Malgré l’annonce d’un cessez-le-feu relayée par le président américain Donald Trump, les affrontements entre la Thaïlande et le Cambodge se sont poursuivis samedi 13 décembre, révélant la fragilité des tentatives de médiation internationale et la profondeur d’un contentieux frontalier ancien.
Selon les autorités cambodgiennes, l’armée thaïlandaise a mené de nouvelles frappes aériennes sur le territoire du royaume, quelques heures seulement après l’annonce d’un accord supposé pour faire taire les armes. Phnom Penh affirme que deux avions de chasse F-16A/B thaïlandais ont largué sept bombes sur plusieurs positions situées près de la frontière contestée.
Bangkok ne dément pas la reprise des opérations. Le Premier ministre thaïlandais, Anutin Charnvirakul, a clairement assumé la poursuite des actions militaires, affirmant que son pays continuerait à agir tant que la sécurité du territoire et de la population thaïlandaise ne serait pas garantie. L’état-major a parlé de « ripostes ciblées » menées tôt dans la matinée de samedi.
Le ministère thaïlandais de la Défense, cité par l’AFP, fait état de la mort de quatre soldats supplémentaires à la frontière, portant à quatorze le nombre de militaires thaïlandais tués depuis la reprise des combats en début de semaine. Côté cambodgien, aucun bilan officiel n’a été communiqué dans l’immédiat.
Une trêve annoncée mais jamais confirmée
Ces nouveaux affrontements interviennent alors que Donald Trump affirmait, vendredi soir, avoir obtenu l’accord des deux pays pour un cessez-le-feu immédiat. Dans un message publié sur son réseau Truth Social, le président américain assurait avoir échangé avec les Premiers ministres thaïlandais et cambodgien, Anutin Charnvirakul et Hun Manet, et obtenu leur engagement à revenir à l’accord de paix initial conclu fin octobre, sous médiation américaine et avec le soutien de la Malaisie.
Problème : ni Bangkok ni Phnom Penh n’ont officiellement confirmé cette trêve. Sur le terrain diplomatique comme militaire, l’annonce américaine est restée sans traduction concrète, laissant place à une poursuite des hostilités le long de la frontière commune.
Une semaine de violences et un lourd bilan humain
Depuis le début de la semaine, les affrontements ont fait au moins une vingtaine de morts et provoqué le déplacement de centaines de milliers de civils, contraints de fuir les zones frontalières des deux côtés. Cette nouvelle flambée de violence ravive le spectre de crises précédentes, marquées par des combats intenses et des évacuations massives.

→ **Consigne de travail**: Recopiez mot pour mot le passage du texte sur les combats entre la Thaïlande et le Cambodge qui commence à "Une trêve annoncée" et se termine à "la frontière commune.".

→ **Données affichées**:

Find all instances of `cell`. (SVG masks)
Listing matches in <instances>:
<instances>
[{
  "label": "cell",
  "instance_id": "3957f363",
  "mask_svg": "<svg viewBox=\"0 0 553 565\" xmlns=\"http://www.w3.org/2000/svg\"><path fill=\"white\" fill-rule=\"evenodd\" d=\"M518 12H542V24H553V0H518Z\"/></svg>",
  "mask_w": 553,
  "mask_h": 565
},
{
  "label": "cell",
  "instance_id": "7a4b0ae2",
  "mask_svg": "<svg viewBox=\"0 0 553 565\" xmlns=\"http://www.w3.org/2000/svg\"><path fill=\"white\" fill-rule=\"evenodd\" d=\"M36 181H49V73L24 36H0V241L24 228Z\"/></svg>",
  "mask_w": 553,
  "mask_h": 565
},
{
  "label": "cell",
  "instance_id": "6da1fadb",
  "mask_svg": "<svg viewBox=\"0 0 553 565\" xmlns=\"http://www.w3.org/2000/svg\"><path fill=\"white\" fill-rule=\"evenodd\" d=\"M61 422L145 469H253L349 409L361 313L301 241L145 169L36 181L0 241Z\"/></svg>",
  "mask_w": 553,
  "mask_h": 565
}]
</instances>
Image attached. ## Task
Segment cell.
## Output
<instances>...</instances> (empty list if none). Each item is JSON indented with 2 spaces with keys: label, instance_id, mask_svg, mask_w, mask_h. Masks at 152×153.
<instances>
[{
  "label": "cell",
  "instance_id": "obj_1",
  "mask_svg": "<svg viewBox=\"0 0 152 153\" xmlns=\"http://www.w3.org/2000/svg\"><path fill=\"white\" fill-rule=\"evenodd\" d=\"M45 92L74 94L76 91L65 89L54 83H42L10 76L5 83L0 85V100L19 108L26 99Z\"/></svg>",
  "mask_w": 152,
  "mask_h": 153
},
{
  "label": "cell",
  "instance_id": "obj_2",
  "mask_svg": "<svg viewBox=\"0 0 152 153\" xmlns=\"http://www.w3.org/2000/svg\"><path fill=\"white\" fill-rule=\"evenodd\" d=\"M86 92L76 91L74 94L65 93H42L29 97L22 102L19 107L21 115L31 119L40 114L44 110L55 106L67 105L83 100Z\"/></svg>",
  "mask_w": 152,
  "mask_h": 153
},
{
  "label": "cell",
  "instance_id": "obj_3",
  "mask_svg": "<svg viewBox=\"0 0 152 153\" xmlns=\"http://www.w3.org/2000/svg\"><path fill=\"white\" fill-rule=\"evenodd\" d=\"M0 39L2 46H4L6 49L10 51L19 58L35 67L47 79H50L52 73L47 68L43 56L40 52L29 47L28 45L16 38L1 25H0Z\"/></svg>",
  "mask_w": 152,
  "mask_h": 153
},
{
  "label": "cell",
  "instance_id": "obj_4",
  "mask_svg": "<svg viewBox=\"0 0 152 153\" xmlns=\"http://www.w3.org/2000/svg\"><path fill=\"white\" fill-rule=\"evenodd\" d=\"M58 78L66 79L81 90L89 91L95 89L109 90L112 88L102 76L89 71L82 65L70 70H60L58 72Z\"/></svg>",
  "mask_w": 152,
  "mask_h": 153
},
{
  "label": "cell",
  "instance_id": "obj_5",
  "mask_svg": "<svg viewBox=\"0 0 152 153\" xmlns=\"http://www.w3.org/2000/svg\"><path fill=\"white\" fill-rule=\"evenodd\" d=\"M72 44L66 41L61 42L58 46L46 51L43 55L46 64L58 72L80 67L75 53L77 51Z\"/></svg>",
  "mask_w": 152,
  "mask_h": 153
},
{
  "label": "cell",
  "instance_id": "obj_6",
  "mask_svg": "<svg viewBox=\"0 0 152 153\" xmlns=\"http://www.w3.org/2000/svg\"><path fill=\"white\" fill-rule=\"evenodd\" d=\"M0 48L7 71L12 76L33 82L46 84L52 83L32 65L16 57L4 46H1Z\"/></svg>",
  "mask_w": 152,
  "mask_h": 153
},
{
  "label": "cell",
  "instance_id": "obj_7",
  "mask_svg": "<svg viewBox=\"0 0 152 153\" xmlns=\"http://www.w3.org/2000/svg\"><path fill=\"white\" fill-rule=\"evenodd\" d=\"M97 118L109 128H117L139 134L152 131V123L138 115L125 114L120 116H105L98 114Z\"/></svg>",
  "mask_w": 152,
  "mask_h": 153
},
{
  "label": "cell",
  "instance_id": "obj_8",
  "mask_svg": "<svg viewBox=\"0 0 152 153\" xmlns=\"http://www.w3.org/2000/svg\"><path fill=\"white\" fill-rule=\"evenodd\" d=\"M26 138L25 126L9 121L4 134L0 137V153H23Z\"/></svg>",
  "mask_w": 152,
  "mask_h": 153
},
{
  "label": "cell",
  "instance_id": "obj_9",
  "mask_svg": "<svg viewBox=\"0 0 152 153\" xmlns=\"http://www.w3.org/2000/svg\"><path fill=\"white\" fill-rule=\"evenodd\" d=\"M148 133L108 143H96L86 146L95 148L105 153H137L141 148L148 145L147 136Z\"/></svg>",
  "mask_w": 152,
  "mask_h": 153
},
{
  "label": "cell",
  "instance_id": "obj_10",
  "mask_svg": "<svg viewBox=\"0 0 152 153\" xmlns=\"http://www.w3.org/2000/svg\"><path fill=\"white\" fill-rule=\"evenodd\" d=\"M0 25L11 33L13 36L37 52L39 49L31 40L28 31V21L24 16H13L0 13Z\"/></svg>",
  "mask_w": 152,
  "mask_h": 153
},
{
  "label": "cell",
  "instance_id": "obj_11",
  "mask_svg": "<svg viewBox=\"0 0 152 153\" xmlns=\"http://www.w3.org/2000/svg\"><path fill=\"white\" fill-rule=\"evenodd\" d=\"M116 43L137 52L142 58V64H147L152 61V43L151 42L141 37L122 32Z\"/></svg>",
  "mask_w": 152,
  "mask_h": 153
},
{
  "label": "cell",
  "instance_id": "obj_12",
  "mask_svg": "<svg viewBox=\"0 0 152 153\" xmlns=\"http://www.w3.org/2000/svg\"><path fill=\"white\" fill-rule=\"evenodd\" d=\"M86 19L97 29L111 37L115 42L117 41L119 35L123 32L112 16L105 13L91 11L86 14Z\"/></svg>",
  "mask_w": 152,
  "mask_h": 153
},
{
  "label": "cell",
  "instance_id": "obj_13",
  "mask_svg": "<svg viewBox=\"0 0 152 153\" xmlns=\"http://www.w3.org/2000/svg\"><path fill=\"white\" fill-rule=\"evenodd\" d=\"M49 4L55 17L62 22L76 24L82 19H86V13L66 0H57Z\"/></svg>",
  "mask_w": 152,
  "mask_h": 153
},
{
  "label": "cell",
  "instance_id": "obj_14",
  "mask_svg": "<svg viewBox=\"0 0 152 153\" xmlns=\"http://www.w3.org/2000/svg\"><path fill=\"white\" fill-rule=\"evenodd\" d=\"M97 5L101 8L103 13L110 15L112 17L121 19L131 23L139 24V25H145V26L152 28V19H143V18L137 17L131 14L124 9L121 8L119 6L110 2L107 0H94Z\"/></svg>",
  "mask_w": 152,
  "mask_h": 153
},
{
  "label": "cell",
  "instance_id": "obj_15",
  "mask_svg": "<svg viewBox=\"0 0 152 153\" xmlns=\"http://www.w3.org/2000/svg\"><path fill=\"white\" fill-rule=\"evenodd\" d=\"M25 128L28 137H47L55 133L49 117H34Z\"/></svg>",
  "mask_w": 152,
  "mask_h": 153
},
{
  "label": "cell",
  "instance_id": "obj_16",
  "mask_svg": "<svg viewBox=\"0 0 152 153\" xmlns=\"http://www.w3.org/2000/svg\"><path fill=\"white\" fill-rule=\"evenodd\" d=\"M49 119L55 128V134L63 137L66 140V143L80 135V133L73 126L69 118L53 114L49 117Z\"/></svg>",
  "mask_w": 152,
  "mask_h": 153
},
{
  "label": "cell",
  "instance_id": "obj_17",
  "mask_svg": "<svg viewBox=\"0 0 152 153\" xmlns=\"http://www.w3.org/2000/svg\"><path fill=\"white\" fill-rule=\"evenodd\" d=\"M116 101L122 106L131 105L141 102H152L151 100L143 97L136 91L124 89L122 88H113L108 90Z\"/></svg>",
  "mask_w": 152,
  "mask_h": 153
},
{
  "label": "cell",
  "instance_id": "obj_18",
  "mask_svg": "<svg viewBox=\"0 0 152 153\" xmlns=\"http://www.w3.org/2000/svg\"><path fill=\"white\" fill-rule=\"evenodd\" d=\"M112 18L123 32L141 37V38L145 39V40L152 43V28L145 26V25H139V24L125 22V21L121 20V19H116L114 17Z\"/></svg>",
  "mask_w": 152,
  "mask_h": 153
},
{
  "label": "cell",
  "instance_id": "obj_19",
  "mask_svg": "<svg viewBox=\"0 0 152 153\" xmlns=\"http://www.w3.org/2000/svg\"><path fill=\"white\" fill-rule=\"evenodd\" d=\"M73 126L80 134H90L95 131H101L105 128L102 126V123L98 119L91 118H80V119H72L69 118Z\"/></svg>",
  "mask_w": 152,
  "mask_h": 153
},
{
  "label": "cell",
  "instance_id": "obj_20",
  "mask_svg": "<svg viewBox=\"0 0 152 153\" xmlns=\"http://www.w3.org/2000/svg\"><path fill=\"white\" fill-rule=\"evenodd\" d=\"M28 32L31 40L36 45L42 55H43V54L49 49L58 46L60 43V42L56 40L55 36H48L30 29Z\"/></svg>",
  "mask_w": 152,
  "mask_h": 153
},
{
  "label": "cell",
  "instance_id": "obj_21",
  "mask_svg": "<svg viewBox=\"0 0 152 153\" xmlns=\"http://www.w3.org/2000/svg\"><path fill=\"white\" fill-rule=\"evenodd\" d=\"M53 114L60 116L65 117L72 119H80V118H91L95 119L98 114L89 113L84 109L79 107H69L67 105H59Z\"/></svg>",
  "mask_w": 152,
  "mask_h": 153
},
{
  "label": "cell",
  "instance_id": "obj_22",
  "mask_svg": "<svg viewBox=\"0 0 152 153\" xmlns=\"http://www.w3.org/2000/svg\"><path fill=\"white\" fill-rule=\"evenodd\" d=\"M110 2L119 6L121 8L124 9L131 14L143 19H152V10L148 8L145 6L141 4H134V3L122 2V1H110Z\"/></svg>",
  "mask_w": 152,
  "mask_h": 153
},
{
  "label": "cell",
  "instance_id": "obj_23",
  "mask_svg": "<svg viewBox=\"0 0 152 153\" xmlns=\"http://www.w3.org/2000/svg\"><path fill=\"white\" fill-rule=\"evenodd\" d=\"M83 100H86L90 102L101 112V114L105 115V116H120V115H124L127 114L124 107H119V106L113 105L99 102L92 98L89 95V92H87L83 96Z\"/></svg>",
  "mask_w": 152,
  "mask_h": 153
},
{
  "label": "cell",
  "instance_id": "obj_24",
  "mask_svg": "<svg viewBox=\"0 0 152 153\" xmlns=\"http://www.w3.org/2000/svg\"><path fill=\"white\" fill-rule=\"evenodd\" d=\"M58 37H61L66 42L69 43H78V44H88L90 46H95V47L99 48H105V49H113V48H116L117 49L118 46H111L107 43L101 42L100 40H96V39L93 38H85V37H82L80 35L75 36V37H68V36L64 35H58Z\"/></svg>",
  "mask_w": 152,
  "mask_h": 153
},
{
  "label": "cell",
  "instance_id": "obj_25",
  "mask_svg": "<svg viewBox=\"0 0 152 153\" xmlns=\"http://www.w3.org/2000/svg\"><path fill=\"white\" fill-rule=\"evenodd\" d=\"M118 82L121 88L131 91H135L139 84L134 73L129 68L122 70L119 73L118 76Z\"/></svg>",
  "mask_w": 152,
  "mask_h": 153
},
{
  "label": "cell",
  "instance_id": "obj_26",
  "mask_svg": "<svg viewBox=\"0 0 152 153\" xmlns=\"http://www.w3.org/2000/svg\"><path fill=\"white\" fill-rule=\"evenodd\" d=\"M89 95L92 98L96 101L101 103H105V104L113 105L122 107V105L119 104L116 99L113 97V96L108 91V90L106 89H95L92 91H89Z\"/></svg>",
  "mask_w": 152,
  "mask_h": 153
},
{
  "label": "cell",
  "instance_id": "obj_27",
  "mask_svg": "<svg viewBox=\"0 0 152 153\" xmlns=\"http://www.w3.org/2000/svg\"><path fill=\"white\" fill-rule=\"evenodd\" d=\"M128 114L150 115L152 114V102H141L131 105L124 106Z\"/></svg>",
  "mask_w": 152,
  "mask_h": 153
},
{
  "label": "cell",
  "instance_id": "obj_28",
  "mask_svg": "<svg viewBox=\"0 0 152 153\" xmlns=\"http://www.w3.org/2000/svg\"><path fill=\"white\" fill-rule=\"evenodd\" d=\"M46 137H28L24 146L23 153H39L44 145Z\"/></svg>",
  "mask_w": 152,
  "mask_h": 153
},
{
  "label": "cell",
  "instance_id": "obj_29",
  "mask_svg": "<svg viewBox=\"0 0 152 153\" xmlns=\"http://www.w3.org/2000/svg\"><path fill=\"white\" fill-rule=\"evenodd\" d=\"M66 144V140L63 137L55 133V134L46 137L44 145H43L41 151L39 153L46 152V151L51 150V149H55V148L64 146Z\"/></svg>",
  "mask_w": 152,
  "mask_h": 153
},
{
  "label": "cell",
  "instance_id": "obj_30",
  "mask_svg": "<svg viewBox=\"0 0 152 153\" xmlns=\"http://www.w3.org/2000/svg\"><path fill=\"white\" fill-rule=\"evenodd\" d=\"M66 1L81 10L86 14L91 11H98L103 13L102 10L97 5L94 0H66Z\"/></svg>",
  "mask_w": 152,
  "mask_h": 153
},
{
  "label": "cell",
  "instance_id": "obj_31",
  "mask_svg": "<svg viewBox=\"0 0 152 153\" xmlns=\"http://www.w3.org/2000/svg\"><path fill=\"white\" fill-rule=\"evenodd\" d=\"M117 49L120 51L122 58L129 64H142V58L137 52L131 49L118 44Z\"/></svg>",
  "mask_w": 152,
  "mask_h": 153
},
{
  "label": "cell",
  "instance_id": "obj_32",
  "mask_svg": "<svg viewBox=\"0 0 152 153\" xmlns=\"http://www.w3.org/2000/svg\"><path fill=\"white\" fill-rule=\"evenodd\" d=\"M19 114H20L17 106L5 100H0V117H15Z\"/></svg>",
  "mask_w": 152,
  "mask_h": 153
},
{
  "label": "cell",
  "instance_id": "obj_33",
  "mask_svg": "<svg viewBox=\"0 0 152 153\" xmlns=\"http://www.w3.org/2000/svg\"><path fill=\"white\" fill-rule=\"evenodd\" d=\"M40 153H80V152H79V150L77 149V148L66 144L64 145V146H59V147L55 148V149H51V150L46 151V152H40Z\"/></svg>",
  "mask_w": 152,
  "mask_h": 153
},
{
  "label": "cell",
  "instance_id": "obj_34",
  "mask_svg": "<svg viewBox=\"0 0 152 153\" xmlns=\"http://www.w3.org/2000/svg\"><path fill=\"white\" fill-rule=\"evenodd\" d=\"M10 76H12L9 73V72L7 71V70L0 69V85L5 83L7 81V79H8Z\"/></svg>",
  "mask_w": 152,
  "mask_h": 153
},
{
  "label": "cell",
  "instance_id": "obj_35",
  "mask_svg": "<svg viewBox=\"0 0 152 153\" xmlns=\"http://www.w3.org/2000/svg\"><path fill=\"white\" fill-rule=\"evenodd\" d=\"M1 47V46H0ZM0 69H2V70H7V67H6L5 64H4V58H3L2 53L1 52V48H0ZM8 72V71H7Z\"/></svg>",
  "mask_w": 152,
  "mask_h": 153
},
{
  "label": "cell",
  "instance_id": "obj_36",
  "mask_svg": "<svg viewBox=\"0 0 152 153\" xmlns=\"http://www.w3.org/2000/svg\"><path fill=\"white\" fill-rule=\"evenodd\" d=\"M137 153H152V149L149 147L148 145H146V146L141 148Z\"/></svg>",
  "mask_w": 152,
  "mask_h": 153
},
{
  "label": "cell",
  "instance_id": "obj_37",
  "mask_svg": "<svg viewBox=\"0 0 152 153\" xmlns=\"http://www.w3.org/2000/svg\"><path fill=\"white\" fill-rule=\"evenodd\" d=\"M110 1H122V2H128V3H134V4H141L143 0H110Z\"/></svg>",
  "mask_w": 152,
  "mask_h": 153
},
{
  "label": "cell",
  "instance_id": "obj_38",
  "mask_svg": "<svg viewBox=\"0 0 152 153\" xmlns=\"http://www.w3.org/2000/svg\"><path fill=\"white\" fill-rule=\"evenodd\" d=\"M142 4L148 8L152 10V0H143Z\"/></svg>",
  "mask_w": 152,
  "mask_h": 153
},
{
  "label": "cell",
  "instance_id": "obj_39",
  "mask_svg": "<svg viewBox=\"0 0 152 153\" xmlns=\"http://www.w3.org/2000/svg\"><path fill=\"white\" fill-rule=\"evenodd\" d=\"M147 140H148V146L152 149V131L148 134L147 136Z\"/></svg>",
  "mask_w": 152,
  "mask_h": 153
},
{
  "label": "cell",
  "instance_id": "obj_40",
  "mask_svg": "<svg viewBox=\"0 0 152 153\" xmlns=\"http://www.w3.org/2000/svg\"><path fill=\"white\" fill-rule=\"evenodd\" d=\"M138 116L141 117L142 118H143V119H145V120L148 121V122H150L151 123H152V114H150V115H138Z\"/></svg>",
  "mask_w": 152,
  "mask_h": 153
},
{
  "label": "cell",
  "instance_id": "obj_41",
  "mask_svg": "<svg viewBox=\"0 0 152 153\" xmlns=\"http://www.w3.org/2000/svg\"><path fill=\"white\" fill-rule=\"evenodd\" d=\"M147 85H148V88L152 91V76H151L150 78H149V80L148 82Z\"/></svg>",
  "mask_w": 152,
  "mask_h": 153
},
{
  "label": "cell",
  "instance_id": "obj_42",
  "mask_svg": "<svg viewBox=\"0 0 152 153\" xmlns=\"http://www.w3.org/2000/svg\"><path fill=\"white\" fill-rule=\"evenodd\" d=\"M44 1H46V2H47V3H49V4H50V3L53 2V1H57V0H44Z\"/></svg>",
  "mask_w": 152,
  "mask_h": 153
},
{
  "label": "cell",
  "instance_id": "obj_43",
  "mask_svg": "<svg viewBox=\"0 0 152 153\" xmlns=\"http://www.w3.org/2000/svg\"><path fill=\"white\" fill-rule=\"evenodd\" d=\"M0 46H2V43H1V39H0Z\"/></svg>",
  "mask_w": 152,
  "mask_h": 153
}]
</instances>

→ **Votre réponse**:
Une trêve annoncée mais jamais confirmée
Ces nouveaux affrontements interviennent alors que Donald Trump affirmait, vendredi soir, avoir obtenu l’accord des deux pays pour un cessez-le-feu immédiat. Dans un message publié sur son réseau Truth Social, le président américain assurait avoir échangé avec les Premiers ministres thaïlandais et cambodgien, Anutin Charnvirakul et Hun Manet, et obtenu leur engagement à revenir à l’accord de paix initial conclu fin octobre, sous médiation américaine et avec le soutien de la Malaisie.
Problème : ni Bangkok ni Phnom Penh n’ont officiellement confirmé cette trêve. Sur le terrain diplomatique comme militaire, l’annonce américaine est restée sans traduction concrète, laissant place à une poursuite des hostilités le long de la frontière commune.